Collected data entries
start
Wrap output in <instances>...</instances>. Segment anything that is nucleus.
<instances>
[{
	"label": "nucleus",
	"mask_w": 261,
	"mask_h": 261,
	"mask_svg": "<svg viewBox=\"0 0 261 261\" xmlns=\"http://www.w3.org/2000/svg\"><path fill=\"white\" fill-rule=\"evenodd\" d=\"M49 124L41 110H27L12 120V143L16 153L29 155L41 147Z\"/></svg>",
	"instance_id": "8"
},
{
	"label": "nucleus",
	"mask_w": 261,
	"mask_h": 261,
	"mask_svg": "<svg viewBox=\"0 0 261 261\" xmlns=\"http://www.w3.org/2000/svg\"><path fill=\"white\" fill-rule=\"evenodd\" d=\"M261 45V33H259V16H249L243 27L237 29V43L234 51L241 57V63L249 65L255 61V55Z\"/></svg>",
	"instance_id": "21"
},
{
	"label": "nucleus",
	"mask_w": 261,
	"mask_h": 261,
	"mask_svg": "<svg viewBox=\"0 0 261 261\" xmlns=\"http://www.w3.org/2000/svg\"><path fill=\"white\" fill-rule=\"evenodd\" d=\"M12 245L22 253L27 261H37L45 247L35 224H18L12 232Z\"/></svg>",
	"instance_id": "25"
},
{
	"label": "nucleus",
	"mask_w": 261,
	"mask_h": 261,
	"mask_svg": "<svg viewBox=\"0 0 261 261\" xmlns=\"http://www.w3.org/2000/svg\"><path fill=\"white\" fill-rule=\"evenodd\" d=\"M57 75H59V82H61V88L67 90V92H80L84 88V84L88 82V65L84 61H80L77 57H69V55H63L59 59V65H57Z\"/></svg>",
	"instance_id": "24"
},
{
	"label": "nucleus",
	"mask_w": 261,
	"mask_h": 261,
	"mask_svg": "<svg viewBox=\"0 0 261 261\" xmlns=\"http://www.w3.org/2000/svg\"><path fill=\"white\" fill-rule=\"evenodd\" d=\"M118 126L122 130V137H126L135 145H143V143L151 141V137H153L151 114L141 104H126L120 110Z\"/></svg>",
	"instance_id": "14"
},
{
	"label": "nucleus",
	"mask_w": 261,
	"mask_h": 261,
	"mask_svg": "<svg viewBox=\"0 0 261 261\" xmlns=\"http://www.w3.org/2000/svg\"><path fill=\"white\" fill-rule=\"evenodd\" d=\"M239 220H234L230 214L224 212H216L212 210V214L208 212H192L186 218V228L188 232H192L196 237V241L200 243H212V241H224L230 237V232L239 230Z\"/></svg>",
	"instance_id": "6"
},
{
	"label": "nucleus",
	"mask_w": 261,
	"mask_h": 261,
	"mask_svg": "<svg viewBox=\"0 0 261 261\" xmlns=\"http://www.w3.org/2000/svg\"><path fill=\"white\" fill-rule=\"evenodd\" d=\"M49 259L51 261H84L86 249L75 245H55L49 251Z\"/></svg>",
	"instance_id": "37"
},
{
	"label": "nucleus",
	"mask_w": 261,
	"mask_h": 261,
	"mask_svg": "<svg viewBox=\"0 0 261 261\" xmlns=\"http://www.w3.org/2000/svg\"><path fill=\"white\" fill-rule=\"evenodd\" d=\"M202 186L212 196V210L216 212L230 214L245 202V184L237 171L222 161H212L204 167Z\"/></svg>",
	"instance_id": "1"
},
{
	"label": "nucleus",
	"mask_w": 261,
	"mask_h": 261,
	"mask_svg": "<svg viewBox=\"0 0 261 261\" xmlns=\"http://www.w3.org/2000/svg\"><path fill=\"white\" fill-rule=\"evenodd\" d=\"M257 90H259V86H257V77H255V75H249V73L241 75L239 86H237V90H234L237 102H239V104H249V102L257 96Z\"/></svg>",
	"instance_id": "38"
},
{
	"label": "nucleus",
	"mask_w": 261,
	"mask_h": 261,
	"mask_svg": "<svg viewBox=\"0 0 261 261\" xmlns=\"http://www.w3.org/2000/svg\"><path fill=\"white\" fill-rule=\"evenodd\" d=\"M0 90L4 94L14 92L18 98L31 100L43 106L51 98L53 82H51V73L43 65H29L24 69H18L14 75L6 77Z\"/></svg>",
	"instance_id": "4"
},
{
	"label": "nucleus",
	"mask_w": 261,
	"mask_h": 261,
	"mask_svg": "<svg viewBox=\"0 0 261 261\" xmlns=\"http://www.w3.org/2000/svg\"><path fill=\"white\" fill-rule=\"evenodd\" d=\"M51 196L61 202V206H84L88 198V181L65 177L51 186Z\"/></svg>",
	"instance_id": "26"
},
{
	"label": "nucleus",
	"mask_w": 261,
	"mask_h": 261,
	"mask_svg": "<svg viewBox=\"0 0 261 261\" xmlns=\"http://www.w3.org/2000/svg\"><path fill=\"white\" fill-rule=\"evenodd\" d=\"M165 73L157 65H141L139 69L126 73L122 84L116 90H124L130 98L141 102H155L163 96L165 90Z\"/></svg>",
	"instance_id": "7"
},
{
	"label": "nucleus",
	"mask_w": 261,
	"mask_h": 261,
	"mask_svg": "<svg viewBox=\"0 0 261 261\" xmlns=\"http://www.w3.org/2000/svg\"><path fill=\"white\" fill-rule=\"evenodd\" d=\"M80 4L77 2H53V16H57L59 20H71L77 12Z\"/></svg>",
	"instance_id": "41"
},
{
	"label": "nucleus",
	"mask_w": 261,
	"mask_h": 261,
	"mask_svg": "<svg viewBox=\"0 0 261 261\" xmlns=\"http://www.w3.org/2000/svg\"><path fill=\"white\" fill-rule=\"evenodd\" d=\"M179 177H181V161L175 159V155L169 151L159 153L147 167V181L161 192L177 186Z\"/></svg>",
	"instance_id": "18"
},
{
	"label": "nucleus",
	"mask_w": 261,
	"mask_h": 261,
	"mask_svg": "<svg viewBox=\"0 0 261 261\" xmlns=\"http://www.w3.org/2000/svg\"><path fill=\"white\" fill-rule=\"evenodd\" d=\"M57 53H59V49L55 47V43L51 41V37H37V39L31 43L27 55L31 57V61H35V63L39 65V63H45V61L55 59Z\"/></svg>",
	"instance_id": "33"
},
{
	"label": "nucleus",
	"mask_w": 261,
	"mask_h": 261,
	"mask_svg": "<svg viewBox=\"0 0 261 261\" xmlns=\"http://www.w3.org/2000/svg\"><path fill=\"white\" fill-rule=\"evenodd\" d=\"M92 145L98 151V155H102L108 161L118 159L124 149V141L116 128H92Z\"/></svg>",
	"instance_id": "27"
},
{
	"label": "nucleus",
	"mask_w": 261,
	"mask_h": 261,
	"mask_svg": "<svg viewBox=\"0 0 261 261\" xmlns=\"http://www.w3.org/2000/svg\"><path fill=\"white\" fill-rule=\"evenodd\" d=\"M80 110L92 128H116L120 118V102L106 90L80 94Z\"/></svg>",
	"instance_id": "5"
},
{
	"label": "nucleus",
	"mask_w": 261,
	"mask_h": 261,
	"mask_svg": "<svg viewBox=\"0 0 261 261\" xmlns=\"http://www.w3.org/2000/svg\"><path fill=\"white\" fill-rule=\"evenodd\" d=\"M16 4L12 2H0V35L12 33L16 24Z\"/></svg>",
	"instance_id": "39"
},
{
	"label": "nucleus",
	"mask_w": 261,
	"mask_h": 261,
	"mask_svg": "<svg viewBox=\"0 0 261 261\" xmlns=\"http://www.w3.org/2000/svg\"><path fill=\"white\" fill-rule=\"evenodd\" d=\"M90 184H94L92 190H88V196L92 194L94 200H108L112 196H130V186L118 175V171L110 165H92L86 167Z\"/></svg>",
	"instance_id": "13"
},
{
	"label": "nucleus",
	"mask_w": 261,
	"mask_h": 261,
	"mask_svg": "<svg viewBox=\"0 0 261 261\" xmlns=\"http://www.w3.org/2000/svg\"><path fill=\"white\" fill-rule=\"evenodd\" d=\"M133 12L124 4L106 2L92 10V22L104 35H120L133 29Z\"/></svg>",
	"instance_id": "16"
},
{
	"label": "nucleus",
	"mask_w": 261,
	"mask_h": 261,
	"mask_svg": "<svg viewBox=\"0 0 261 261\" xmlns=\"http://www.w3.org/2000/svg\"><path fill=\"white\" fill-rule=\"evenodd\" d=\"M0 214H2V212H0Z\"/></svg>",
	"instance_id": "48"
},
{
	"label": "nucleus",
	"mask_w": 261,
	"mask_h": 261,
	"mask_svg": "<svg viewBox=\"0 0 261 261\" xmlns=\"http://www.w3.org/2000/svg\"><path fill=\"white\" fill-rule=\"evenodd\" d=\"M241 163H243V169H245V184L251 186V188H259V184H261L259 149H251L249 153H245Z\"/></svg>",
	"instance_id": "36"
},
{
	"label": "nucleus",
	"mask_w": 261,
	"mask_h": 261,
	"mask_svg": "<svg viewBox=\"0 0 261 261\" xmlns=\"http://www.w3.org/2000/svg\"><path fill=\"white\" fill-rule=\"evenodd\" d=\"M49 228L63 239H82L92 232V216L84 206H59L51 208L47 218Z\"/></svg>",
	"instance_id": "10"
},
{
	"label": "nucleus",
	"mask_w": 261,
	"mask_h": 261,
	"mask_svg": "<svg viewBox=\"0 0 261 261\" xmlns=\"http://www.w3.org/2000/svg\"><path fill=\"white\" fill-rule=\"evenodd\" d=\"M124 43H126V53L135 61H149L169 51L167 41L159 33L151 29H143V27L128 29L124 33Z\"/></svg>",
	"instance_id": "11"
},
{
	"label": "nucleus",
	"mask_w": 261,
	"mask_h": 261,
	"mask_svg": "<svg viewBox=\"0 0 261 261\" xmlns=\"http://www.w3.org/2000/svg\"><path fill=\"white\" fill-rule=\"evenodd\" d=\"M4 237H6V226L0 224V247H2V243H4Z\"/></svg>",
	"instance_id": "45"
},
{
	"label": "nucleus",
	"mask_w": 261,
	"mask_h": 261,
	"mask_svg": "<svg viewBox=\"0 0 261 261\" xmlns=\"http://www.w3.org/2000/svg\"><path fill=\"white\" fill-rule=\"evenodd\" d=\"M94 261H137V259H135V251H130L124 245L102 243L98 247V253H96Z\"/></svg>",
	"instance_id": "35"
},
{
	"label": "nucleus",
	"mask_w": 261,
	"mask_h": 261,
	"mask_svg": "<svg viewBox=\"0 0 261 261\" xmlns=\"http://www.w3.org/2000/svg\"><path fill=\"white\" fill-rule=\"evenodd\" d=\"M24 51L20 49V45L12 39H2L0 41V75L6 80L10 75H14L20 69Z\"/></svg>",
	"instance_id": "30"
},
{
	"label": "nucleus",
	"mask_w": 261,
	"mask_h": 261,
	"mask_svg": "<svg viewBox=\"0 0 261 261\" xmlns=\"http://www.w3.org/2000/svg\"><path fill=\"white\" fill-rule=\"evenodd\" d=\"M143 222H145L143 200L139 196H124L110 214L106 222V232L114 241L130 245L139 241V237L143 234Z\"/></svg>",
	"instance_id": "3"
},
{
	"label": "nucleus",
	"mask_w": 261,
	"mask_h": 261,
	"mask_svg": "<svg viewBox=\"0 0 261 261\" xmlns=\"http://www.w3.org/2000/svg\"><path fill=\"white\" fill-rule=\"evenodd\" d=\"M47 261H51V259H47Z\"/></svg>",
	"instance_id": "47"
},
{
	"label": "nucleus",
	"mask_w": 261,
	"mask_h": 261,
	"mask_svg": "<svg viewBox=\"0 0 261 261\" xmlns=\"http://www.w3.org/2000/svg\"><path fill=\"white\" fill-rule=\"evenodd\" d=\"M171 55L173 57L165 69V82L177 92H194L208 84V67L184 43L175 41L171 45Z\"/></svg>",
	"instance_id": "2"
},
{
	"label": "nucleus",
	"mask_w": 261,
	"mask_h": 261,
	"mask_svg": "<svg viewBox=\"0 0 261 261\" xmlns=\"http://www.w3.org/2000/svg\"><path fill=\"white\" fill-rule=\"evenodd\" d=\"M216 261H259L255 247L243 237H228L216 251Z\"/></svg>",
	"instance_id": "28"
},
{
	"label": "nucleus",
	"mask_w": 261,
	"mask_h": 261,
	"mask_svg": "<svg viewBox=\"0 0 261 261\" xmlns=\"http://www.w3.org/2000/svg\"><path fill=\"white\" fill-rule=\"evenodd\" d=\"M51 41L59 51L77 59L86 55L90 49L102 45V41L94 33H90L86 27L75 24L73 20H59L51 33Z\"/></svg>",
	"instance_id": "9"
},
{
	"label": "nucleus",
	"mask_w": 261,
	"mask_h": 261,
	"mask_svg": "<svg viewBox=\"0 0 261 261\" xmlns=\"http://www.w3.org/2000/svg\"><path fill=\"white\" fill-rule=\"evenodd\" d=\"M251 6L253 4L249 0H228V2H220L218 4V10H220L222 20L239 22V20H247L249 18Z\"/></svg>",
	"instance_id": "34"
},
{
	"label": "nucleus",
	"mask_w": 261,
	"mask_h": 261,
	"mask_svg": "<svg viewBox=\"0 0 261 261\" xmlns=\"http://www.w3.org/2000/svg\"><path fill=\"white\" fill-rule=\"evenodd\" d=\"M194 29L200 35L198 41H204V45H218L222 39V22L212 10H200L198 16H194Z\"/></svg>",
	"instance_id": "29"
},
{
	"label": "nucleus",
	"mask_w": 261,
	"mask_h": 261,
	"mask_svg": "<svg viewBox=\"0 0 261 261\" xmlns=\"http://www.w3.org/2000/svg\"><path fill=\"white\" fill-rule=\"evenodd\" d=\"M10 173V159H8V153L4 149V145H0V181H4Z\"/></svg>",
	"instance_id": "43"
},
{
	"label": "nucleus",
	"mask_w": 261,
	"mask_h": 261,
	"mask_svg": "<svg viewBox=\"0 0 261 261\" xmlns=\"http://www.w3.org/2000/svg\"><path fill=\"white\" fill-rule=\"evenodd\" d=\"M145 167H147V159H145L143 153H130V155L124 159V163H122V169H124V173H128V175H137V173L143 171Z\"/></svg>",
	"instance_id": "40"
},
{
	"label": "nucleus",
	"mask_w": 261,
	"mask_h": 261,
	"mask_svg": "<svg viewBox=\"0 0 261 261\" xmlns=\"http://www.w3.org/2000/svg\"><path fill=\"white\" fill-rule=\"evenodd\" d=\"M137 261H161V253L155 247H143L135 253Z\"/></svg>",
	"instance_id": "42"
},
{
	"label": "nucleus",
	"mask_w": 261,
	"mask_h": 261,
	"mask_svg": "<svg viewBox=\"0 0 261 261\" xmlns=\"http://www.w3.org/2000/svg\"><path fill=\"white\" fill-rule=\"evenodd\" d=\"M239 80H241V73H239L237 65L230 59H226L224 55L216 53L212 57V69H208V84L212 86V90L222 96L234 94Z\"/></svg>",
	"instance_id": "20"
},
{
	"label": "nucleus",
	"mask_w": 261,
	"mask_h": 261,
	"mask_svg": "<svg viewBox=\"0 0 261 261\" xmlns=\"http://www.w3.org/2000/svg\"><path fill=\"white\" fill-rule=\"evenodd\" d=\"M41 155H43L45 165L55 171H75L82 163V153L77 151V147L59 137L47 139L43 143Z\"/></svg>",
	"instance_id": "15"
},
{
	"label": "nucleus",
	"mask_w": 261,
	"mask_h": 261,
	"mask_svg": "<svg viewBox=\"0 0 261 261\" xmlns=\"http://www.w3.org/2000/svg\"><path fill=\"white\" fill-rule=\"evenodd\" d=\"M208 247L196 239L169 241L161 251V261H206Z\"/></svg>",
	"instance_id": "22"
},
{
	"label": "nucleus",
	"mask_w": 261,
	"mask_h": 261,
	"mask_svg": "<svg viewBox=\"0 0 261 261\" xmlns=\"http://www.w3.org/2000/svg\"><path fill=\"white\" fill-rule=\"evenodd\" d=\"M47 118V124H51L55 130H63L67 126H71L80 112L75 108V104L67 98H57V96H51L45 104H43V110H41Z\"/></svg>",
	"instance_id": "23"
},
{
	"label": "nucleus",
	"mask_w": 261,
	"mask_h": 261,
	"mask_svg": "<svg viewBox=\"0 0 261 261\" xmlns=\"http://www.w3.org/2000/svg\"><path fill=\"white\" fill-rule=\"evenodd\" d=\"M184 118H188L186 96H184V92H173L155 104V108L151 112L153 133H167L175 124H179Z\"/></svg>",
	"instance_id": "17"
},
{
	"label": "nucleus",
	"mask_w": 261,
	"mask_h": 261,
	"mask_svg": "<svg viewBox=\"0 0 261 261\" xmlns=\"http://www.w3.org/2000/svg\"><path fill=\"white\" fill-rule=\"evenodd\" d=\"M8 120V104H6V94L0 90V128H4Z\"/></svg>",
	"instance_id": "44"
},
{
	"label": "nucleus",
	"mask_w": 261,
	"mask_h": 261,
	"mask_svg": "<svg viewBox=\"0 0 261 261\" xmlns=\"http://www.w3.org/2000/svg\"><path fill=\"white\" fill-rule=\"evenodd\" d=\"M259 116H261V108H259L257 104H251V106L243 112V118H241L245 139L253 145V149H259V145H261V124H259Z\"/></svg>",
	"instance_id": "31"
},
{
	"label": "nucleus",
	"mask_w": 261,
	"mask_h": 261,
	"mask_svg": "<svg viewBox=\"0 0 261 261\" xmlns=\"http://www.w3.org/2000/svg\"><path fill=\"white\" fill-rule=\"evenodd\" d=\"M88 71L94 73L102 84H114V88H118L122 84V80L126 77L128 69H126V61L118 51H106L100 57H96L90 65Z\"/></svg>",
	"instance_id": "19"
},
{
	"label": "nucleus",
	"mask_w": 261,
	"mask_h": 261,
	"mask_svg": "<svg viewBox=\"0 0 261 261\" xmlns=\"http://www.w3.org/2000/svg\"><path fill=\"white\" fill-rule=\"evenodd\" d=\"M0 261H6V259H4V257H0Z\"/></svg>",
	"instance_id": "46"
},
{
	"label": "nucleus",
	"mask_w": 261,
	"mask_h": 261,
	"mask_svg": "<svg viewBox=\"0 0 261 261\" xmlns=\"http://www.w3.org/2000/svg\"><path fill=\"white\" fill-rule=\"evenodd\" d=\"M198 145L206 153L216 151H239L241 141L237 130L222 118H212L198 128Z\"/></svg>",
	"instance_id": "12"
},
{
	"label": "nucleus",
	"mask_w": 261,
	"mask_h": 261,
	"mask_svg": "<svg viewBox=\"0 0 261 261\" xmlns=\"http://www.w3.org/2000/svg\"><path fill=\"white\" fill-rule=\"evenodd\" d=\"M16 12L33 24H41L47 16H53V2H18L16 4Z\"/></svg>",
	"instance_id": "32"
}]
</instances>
end
** REQUIREMENTS **
Express each line from the start of the entries through the line containing "124L41 110H27L12 120V143L16" as a JSON list of strings, one string per line, leaving out blank lines.

** EXPECTED ANSWER **
[
  "Wrap output in <instances>...</instances>. Segment anything that is nucleus.",
  "<instances>",
  "[{",
  "\t\"label\": \"nucleus\",",
  "\t\"mask_w\": 261,",
  "\t\"mask_h\": 261,",
  "\t\"mask_svg\": \"<svg viewBox=\\\"0 0 261 261\\\" xmlns=\\\"http://www.w3.org/2000/svg\\\"><path fill=\\\"white\\\" fill-rule=\\\"evenodd\\\" d=\\\"M49 124L41 110H27L12 120V143L16 153L29 155L41 147Z\\\"/></svg>\","
]